Comment se passe l’entretien des pelouses ? Peux-tu décrire une journée type ?

Nous commencions à 8h. Nous avions tout de suite un briefing avec un petit thé entre collègues. Dan, l’assistant Head Greenkeeper, nous dispatchait sur différentes tâches. De midi à 13h nous faisions une pause, puis de 13h à 16h30 nous travaillions. Nous adaptions la sélection des tondeuses en fonction du planning d’utilisation. Nous pouvions aussi nous appuyer sur des données pour organiser les différentes opérations grâce au POGO et aux différentes sondes que nous avions. Tous les terrains étaient tondus à la même hauteur : 25 mm. Sauf demande exceptionnelle.

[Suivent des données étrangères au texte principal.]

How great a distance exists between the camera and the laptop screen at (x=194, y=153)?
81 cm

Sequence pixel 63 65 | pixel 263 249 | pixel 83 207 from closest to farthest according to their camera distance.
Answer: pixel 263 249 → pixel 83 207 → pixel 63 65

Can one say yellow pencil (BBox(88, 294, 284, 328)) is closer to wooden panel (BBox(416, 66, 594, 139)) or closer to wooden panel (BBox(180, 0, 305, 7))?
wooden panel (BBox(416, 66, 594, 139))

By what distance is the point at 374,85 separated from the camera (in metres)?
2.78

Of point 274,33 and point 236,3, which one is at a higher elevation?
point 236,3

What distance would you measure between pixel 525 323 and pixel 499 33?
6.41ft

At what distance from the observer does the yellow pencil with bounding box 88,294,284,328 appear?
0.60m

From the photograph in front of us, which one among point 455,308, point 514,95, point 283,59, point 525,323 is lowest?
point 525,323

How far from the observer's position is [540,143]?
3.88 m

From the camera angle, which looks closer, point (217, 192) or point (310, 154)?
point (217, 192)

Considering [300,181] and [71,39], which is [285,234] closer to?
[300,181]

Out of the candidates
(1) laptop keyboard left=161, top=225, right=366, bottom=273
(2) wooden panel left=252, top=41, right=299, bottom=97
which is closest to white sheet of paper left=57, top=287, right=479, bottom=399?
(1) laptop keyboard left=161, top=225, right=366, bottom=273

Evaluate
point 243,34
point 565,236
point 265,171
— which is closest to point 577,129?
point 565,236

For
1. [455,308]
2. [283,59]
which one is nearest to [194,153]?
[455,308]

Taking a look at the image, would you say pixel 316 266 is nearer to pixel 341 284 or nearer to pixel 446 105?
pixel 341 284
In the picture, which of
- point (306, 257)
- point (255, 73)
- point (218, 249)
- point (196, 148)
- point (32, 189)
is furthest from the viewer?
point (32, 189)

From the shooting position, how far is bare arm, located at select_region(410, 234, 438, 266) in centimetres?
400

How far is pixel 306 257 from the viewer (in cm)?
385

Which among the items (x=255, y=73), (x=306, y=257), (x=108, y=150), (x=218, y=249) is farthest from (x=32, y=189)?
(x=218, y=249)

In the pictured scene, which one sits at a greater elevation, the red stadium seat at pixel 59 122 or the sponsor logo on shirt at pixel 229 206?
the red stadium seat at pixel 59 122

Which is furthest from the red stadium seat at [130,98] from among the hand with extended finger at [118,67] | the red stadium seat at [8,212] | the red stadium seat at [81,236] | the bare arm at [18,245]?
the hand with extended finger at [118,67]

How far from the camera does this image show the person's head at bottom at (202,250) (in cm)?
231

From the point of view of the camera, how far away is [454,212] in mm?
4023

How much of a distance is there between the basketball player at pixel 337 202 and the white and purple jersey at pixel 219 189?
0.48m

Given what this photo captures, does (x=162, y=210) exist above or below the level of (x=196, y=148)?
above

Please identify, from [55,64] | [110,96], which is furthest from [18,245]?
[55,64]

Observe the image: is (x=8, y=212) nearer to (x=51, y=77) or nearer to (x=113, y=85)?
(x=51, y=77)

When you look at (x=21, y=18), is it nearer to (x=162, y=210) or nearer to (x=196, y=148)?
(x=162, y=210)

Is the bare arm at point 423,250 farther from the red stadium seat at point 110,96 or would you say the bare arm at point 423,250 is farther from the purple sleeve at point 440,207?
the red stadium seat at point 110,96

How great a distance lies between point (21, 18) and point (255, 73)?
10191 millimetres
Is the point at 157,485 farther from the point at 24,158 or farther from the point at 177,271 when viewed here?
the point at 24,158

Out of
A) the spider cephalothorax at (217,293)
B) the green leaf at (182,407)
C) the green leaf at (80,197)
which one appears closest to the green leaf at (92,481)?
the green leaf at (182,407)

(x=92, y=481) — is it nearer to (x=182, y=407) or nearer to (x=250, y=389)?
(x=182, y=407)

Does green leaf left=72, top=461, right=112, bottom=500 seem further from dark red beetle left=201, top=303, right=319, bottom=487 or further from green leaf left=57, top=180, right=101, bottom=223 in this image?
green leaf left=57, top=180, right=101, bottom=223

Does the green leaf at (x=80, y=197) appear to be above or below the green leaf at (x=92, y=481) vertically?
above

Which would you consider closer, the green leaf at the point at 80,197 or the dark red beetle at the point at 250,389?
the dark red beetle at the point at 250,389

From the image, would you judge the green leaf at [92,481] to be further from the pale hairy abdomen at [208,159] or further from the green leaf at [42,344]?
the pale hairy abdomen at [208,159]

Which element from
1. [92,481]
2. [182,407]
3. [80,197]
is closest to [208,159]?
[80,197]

Quelle est la fréquentation des terrains de St George’s Park ?

Il y a toujours du monde à St George’s Park. Evidemment, certains terrains sont plus utilisés que d’autres. Certains terrains sont réservés à la sélection anglaise masculine et féminine. Le Burton Albion FC, qui évolue en League One (D3 anglaise), utilise trois à quatre fois par semaine des terrains annexes.

Y a-t-il une conscience écologique au niveau des pratiques ? Des restrictions ?

Ça commence à être une préoccupation avec notamment une prise de conscience sur les alliés du sol avec l’utilisation de bactéries. Mais le résultat primera toujours. S’il faut sortir l’artillerie lourde pour une maladie…

Avez-vous subi des attaques de maladies ?

Nous avions eu un peu de fusariose estivale mais ce n’était pas violent du tout.

Avec le recul aujourd’hui, quelles différences notables y a-t-il selon toi entre l’entretien des pelouses et France et en Angleterre ?

En Angleterre, ils ont vraiment la culture du gazon. C’est un véritable travail reconnu. Mais en France il y a de nombreuses personnes qui s’en sortent très bien dans un contexte beaucoup plus difficile. Finalement, nous ne pouvons pas vraiment comparer deux choses qui sont incomparables. Les budgets sont dix fois supérieurs en Angleterre. De plus, le climat est bien plus propice à la culture du gazon que dans certaines parties de la France.

Les salaires sont-ils plus attractifs qu’en France ?

Je ne pense pas. Je dirais que c’est quasiment identique. En revanche, il y a une vraie expertise, j’ai vu des choses que je ne verrais jamais en France, exceptés 2-3 sites. Tout est fait pour la culture du gazon.

Que t’a apporté cette expérience à l’étranger ?

Des amis à vie déjà. Je pourrais toujours contacter les personnes avec qui j’ai travaillé là-bas si j’ai des questions. C’a m’a permis d’échanger mais surtout d’avoir un autre regard. C’est important de s’ouvrir, de ne pas avoir des œillères. C’a été une expérience de vie humaine incroyable et une magnifique opportunité. J’ai énormément appris aux côtés de Scott Brooks.

Quels sont ton meilleur et ton pire souvenir là-bas ?

J’ai eu beaucoup de bons souvenirs. J’ai eu la chance d’être à la finale de la Cup à Wembley avec l’intendant Karl Standley. C’était vraiment incroyable, j’étais comme un gosse à Noël. J’y ai fait la préparation de terrain (tonte, installation cages amovibles), puis la mi-temps (passer le balai à rosée pour relever le brin).

Mon pire souvenir devait être lors d’un jour où il pleuvait et faisait froid et que nous étions en train de désherber du synthétique. Donc on peut dire qu’il n’y a pas trop eu de mauvais souvenirs.

Comment s’est passé ton retour en France ?

Je suis revenu en France pour des raisons personnelles. Le projet de Perpignan proposé par Parcs & Sports m’a plu. Il me permettait d’avoir les moyens de ma réussite sans avoir une pression folle en arrivant. Le choc le plus dur a été météorologique avec un climat agréable pour vivre mais compliqué pour le travail.

Avez-vous un message à faire passer aux jeunes qui songeraient à tenter l’aventure à l’étranger ?

Il ne faut surtout pas hésiter et foncer. Si t’as les crocs, tout ira bien. Que ce soit en Angleterre ou ailleurs. Une expérience comme celle-ci t’apporte une autre manière de travailler, ce qui est hyper valorisant.